When applying this configuration, I’m getting the following error:

[...]
, key " \"duration\" ]\n    }\n\n    // For logs where the label is empty" has no value (cannot end with ,)

The error seems to be related to syntax in the Alloy configuration, but I’m having trouble pinpointing the exact cause. I suspect it might be related to escaping or formatting issues when passing the configuration through OpenTofu.

Questions

  1. Syntax Error: How can I resolve the parsing error?
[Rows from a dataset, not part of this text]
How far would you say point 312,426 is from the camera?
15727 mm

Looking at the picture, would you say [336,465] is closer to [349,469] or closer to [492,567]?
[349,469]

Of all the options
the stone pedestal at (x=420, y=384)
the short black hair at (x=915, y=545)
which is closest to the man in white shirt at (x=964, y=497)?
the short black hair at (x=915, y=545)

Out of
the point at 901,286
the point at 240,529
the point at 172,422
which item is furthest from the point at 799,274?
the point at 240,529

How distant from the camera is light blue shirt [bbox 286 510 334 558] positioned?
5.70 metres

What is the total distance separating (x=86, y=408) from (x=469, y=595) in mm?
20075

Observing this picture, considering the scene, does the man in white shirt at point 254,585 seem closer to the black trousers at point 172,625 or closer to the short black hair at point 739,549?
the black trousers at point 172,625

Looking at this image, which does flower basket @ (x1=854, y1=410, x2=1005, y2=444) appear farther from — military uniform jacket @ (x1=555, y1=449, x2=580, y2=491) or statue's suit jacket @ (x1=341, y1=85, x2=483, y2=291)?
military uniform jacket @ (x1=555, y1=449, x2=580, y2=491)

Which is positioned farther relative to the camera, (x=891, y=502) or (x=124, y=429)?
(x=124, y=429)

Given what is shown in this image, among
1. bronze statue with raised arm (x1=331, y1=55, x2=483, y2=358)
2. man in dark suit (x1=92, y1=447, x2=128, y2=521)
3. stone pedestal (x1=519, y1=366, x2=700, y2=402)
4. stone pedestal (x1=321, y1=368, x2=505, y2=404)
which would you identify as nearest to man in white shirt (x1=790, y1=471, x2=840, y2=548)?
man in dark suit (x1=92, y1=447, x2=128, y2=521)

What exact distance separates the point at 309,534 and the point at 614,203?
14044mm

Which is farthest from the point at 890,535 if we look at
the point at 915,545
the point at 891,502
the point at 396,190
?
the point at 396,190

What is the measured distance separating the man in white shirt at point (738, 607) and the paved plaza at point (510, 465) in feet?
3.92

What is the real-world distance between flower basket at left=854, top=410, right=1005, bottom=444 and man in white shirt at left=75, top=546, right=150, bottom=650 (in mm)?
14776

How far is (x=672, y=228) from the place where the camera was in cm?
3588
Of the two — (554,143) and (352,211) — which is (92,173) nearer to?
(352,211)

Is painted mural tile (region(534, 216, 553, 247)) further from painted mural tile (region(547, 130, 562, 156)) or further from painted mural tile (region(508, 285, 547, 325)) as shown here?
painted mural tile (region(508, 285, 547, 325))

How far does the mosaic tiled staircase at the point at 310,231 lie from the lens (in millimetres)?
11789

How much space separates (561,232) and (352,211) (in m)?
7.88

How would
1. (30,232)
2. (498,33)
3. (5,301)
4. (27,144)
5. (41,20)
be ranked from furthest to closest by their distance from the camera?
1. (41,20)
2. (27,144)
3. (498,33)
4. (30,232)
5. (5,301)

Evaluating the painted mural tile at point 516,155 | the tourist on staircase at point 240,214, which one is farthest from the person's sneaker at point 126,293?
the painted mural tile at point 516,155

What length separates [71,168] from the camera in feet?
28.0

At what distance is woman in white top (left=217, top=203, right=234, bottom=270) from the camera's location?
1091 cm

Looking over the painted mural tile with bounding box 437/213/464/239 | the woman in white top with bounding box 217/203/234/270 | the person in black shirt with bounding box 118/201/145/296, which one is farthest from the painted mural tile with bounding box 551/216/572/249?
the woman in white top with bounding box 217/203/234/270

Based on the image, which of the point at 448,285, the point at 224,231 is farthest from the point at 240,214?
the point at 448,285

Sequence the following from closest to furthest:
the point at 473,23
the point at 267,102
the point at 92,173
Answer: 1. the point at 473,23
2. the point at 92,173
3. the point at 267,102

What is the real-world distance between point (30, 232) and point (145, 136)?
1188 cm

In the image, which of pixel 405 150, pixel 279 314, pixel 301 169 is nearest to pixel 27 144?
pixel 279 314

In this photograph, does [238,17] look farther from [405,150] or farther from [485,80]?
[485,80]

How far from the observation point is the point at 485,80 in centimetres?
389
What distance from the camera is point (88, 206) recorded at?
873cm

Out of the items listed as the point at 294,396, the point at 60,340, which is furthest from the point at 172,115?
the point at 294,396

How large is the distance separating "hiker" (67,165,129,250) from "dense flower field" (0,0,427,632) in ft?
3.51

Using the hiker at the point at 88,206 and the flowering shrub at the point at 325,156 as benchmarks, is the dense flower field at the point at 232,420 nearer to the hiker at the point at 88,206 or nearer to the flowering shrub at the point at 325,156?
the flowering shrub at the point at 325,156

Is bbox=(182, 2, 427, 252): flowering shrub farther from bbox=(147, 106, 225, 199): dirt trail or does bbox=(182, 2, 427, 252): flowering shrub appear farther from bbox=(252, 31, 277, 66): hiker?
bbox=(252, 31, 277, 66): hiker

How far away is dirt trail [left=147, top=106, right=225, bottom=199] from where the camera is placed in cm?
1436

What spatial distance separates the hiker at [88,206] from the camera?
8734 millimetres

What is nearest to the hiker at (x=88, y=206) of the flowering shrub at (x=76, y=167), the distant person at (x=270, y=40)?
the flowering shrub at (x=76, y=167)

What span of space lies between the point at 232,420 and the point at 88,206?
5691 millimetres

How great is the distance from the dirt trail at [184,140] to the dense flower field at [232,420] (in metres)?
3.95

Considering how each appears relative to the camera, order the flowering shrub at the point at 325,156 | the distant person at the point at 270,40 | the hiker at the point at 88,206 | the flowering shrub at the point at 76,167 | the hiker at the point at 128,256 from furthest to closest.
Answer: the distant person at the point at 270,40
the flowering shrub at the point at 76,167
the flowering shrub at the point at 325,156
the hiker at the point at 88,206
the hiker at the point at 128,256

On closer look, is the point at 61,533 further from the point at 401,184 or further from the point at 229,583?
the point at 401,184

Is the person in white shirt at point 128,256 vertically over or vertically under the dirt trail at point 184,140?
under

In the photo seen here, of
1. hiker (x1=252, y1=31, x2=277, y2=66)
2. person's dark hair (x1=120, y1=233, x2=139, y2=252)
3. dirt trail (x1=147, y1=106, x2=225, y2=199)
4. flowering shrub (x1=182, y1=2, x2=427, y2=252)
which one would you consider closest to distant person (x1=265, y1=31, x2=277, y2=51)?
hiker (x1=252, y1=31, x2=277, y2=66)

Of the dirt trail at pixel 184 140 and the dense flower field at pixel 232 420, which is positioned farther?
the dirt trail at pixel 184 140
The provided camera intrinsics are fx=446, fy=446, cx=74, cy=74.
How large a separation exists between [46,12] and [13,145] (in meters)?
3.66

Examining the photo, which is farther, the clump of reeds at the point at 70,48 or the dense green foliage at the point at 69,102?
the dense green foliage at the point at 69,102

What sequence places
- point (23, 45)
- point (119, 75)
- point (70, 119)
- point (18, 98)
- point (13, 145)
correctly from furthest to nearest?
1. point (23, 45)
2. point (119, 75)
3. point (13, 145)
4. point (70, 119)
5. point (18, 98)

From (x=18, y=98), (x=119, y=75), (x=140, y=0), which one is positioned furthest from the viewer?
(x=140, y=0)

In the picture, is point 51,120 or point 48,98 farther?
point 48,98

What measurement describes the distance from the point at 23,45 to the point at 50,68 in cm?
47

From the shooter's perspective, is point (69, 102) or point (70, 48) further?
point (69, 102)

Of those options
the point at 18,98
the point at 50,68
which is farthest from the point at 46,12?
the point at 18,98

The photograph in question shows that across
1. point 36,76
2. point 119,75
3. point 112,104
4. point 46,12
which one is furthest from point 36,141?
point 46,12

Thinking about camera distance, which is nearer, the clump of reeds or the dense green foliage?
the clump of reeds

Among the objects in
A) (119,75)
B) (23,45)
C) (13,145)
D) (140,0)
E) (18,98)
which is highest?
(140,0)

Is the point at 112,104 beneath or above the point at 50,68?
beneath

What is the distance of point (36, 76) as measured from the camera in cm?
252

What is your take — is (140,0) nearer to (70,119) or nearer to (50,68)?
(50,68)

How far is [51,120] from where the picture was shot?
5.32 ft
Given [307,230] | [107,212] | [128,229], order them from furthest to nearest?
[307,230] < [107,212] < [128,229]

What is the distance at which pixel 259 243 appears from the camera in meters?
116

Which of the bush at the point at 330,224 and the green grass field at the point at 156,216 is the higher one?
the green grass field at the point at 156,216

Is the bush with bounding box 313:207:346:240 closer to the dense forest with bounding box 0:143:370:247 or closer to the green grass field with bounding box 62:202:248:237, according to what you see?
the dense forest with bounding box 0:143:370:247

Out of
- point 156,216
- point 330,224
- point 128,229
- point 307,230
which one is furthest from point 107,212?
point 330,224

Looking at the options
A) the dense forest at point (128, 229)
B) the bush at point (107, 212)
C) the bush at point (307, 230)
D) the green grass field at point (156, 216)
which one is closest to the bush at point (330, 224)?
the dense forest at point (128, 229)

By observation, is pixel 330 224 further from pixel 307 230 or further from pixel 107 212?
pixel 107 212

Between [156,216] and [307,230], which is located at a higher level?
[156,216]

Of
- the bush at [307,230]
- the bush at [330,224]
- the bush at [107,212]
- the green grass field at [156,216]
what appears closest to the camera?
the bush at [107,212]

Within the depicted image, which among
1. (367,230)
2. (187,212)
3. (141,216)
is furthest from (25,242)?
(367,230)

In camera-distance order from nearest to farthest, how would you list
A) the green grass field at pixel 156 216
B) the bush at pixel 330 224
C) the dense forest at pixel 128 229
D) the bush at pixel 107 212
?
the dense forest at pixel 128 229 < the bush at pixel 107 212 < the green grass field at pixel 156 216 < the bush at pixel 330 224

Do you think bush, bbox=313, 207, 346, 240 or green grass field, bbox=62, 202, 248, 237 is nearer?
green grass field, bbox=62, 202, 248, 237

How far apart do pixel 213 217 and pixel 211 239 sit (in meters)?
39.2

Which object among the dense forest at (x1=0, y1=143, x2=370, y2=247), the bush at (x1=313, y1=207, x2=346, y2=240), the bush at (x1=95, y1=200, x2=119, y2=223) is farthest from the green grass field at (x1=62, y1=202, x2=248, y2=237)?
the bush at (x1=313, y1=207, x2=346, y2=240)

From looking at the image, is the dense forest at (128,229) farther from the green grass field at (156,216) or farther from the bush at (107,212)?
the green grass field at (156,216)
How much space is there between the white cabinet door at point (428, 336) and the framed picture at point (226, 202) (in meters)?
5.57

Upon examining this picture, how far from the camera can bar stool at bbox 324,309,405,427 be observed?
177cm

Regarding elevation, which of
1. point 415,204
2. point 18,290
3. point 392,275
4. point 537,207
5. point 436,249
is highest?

Is there a specific escaping requirement when using alloy-logs.extraConfig with a template file?
  2. Best Practice: Would it be more appropriate to use podLogs.extraLogProcessingStages instead of alloy-logs.extraConfig for this type of log processing configuration?
  3. Configuration Approach: Is there a recommended pattern for implementing complex log processing pipelines with the k8s-monitoring helm chart?

Additional Context

  • Using the latest version of the k8s-monitoring helm chart
  • Deploying with OpenTofu (Terraform fork)
  • Goal: Process logs from specific pods, extract JSON fields, and drop logs missing certain fields
  • The previous approach worked with a specific configmap created by hand

Any guidance on resolving the syntax error and best practices for this type of configuration would be greatly appreciated! :blush:

I don’t see any obvious error, can you share the actual configuration mounted into your alloy pod? ( or the configmap)

Thanks @tonyswumac for the suggestion!

You were absolutely right - checking the actual configuration mounted in the pod revealed the issue. Here’s what I discovered:

:magnifying_glass_tilted_left: Problem Diagnosis

Current Observed Behavior

Case 1: With stage.match blocks present

  • Helm chart deployment fails with this error:
key " \"duration\" ]\n    }\n\n    // For logs where the label is empty" has no value (cannot end with ,)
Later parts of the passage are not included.